Les neutrinos sont de minuscules particules subatomiques qui n’ont pas de charge et pratiquement aucune masse, si petites qu’elles glissent généralement à travers les atomes de la Terre, ne laissant qu’une infime trace de leur présence (environ 100 000 milliards de neutrinos traversent votre corps chaque seconde). Mais toutes ne s’en tirent pas indemnes. De nouvelles recherches confirment que des « particules fantômes » hautement énergétiques peuvent être stoppées net. Une découverte qui ne surprend pas les théoriciens mais qui pourrait nous en apprendre davantage sur le cœur de notre planète.

Ces interactions de neutrinos à haute énergie ont été observées par le détecteur IceCube, un réseau de 5 160 capteurs optiques de la taille d’un ballon de basket enfouis profondément dans un kilomètre cube de glace d’Antarctique. Le fait que les neutrinos puissent interagir avec d’autres morceaux de matière, et donc théoriquement être absorbés, n’est pas ce que l’on pourrait appeler une « révélation ». Le modèle standard de la physique — cette théorie qui prédit comment toutes les particules devraient se comporter — nous dit exactement à quoi nous attendre. En revanche, ces neutrinos sont difficiles à attraper. Ils nous viennent du cosmos et passent, l’air de rien, sans même prendre le temps de s’arrêter pour une poignée de main atomique. Donc, en d’autres termes, nous savons par la théorie que certains neutrinos peuvent être absorbés par la matière, mais c’est aujourd’hui la première fois que nous le mesurons.

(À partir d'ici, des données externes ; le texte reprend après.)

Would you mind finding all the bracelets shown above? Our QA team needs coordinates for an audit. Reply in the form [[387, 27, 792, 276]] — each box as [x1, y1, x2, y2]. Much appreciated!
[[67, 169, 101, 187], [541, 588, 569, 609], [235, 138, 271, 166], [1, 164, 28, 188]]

Le neutrino a une petite probabilité d’interagir, et cette probabilité augmente avec l’énergie. Cette chance d’interaction est appelée « section transversale ». Le problème n’est pas que nous ne le sachions pas — c’est que nous n’avons pas les moyens de produire des neutrinos suffisamment énergétiques. Les accélérateurs de particules sur Terre ne sont pas assez puissants. Les seuls accélérateurs capables de produire de tels neutrinos énergétiques sont ceux qui opèrent à l’échelle cosmique — nous parlons ici des trous noirs supermassifs et des noyaux des galaxies formant des étoiles.

Il y a quelques jours des chercheurs ont pu détecter les signes de ces neutrinos suralimentés en Antarctique donc, grâce aux 5 160 détecteurs disponibles. Ceux-ci fonctionnent en mesurant de faibles éclairs de radiation qui se produisent lorsque le neutrino occasionnel se heurte à une autre particule. L’événement n’est pas très commun. Rappelez-vous : des milliards de ces particules vous traversent en ce moment même, tout le temps. En une année d’analyses, les chercheurs ont néanmoins pu étudier 10 784 flashs détectés. Ils ont pu déterminer les énergies de ces particules et ont découvert qu’il y avait moins de neutrinos de haute énergie qui se frayaient un chemin à travers la planète depuis la direction de l’hémisphère nord. Ils ont également pu déterminer que ces neutrinos absorbés présentaient une énergie comprise entre de 6,3 et 980 téraélectronvolts (TeV). Pour mettre les choses en perspective, le plus que nous ayons réussi à produire avec des accélérateurs fabriqués par l’homme a été des neutrinos à environ 0,4 TeV.

« Nous espérions bien sûr que de nouvelles physiques apparaissent, mais nous constatons malheureusement que le modèle standard, comme d’habitude, résiste au test », note le physicien Francis Halzen, de l’Université du Wisconsin-Madison. Voyons le bon côté des choses. Cela pourrait conduire à une meilleure compréhension du cœur de notre planète. En dépit des croquis et autres interprétations artistiques décrites dans nos livres, il nous reste encore beaucoup de choses à découvrir sur ce qui se trame exactement sous nos pieds. Les neutrinos ont encore beaucoup de mystères à dévoiler sur l’Univers, y compris la raison de son existence même.